I keep finding more idioms that lend themselves to std::exchange.

Today I found myself writing this in an answer:

do {
    path.push_front(v);
} while (v != std::exchange(v, pmap[v]));

I like it a lot more than, say

do {
    path.push_front(v);
    if (v == pmap[v])
        break;
    v= pmap[v];
} while (true);

Hopefully for obvious reasons.

However, I'm not big on standardese and I can't help but worry that lhs != rhs doesn't guarantee that the right-hand side expression isn't fully evaluated before the left-hand-side. That would make it a tautologous comparison - which would by definition return true.

The code, however, does run correctly, apparently evaluating lhs first.

Does anyone know

whether the standard guarantees this evaluation order
if it has changed in recent standards, which standard version first specified it?

PS. I realize that this is a special case of f(a,b) where f is operator!=. I've tried to answer my own query using the information found here but have failed to reach a conclusion to date:

CodePudding user response：

C 17 introduced rules on sequences. What was UB before is now well defined. This applies to arguments to function calls as well as a select assortment of operators:

sequenced before is an asymmetric, transitive, pair-wise relationship between evaluations within the same thread.

If A is sequenced before B (or, equivalently, B is sequenced after A), then evaluation of A will be complete before evaluation of B begins.

The built-in != however is not sequenced (see link above). A function call would be sequenced but the order of evaluation is not guaranteed:

In a function call, value computations and side effects of the initialization of every parameter are indeterminately sequenced with respect to value computations and side effects of any other parameter.

(emphasis added)

To my reading, even if you wrote a wrapper function, your compiler would not be required to evaluate v first, then std::exchange(v, pmap[v]) and finally equal(..). And reversing the evaluation order, I believe, would change semantics in your example.

So sadly, as nice as std::exchange is, in this case, it is not guaranteed to do what you need it to.

CodePudding user response：

This is UB per [intro.execution]/10:

Except where noted, evaluations of operands of individual operators and of subexpressions of individual expressions are unsequenced.

[...] If a side effect on a memory location is unsequenced relative to either another side effect on the same memory location or a value computation using the value of any object in the same memory location, and they are not potentially concurrent, the behavior is undefined.

(The != operator does not have any special sequencing properties.)

Whether != is overloaded for v's type does not affect sequencing rules (since you're not calling it using function call notation) ([over.match.oper]/2):

[...] the operator notation is first transformed to the equivalent function-call notation [...] However, the operands are sequenced in the order prescribed for the built-in operator.

(And even if you did use the function call notation, the operands would still be indeterminately sequenced.)

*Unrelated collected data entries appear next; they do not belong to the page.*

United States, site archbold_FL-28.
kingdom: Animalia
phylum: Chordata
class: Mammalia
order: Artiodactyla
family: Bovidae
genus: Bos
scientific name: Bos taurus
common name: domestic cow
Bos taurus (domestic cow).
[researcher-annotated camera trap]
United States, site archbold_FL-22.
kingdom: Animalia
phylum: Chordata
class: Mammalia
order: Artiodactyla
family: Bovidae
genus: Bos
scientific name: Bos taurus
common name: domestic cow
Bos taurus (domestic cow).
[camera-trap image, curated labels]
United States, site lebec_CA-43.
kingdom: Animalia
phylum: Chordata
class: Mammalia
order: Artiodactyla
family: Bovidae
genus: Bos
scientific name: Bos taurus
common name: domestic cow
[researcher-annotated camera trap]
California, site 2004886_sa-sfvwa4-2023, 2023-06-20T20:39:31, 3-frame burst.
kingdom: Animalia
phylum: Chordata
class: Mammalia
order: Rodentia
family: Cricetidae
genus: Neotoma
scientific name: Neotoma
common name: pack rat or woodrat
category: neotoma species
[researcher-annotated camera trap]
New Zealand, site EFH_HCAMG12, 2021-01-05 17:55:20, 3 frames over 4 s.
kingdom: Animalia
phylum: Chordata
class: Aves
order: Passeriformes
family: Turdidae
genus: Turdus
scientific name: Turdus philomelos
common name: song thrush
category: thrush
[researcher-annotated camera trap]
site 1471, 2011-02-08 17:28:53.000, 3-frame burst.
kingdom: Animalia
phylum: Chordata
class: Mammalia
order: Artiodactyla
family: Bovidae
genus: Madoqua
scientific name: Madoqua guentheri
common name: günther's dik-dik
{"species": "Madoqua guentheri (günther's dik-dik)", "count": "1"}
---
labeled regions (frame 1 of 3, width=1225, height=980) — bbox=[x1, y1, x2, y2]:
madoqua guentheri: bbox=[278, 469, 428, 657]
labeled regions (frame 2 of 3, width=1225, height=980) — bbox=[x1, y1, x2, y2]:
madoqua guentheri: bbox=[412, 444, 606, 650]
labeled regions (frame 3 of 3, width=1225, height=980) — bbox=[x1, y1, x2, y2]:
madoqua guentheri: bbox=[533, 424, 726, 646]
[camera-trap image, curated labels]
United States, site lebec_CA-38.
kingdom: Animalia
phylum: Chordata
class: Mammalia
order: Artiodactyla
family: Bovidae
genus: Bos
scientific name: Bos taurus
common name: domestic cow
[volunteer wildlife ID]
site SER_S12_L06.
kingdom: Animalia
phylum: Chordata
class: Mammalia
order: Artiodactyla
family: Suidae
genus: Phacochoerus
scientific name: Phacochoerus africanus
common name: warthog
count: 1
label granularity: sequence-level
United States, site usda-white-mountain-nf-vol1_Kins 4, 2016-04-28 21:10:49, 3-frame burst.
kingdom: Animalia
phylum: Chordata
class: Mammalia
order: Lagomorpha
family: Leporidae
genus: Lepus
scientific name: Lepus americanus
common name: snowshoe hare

However, if the operator is overloaded and takes the values by reference, the behavior becomes well-defined: the execution of the operator will happen after both arguments are evaluated, which means it'll read the post-exchange value of v in any case and compare it to the temporary materialized from exchange's return value (UB is avoided because binding a reference does not access the object).

Also (assuming built-in or by-value overloaded !=), even if the left-hand side of != were sequenced before the right-hand side, the condition in your first snippet would always be false - you have the order of operands mixed up. Which I think speaks volumes about which way of writing this code is clearer.